Fine, maybe it's not that bad (oh it most certainly is), but everything about it feels...forced at best, soul-crushingly stupid at worst. The first flick is by no means a masterpiece, obviously, but it's charming and has its heart in the right place. And, uh, seemingly understood the basic tenets of basketball (and coherence).
This time around, someone who just double-featured The Lego Movie and Ready Player One thought, you know what this needs? A sleepy LeBron James, an absolutely manic Don Cheadle, and a pouty kid permanently stuck doing whatever he wants to do, gosh! Oh, I'm sorry, is that a dated reference that no one under the age of thirty-five gets? Hmm. Lot of that going around lately...
On a tour of the Warner Bros. studios, Lebron and his kids are shown some new thing that's entire angle is to make movies worse. Much worse. While LeBron ain't exactly feeling it, his son Dom is, as this kid is way more interested in AI than say, A.I. Yeah, turns out even LeBron's kid doesn't like basketball all that much, and would much rather be a videogame designer. Fine, that's not the worst outline ....
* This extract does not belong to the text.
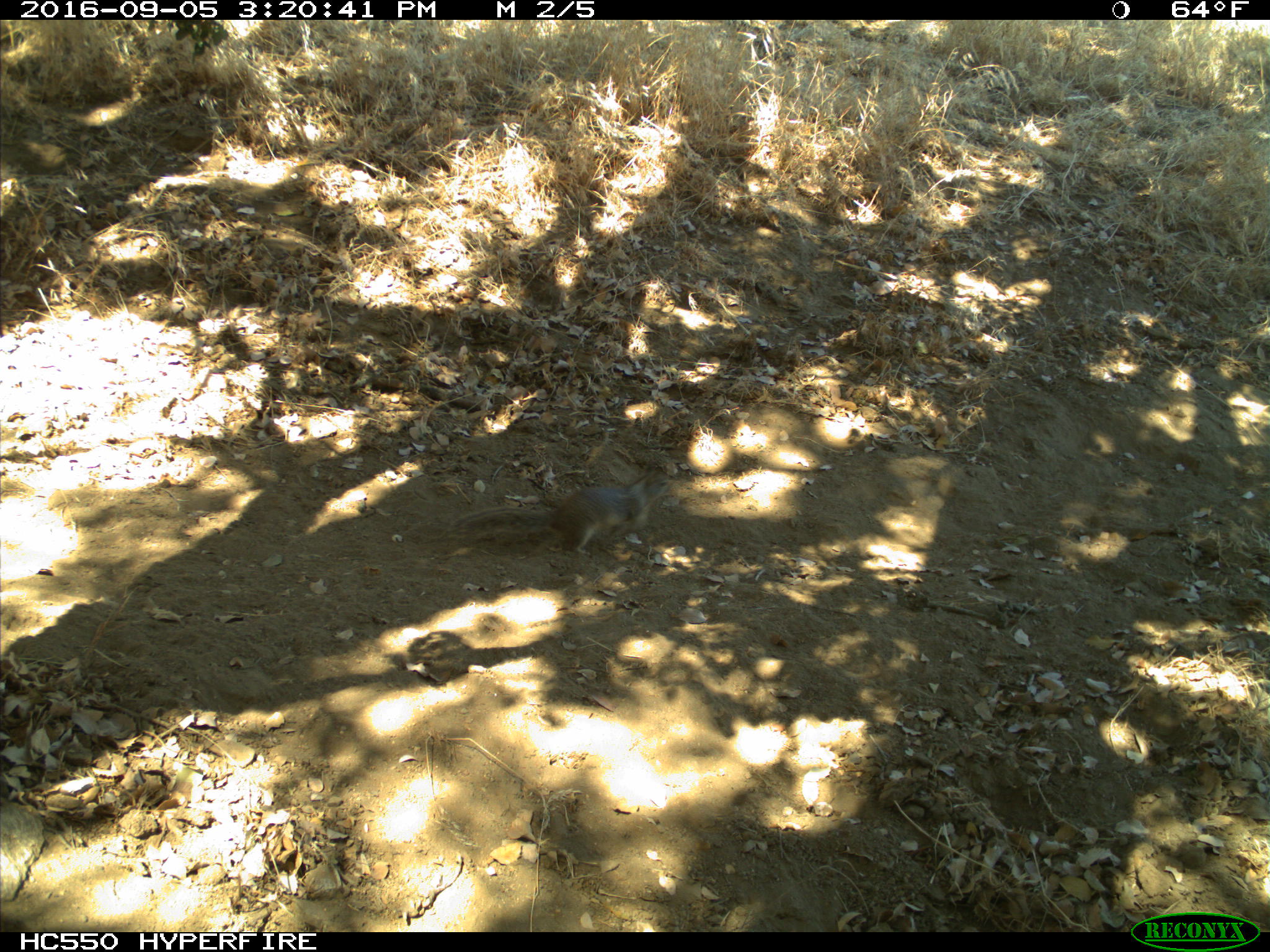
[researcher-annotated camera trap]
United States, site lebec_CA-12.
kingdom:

Speaking of forced inclusion for no apparent reason, here are the Yays and Boos. For the record, this was one of those 'we're going to watch this as a family' movies (why that always sounds like a threat, I'll never know), and it took us four shots to make it to the end. Four. And that only applies to three of us. Mom, shockingly, went 0-4 and never made it further than halfway.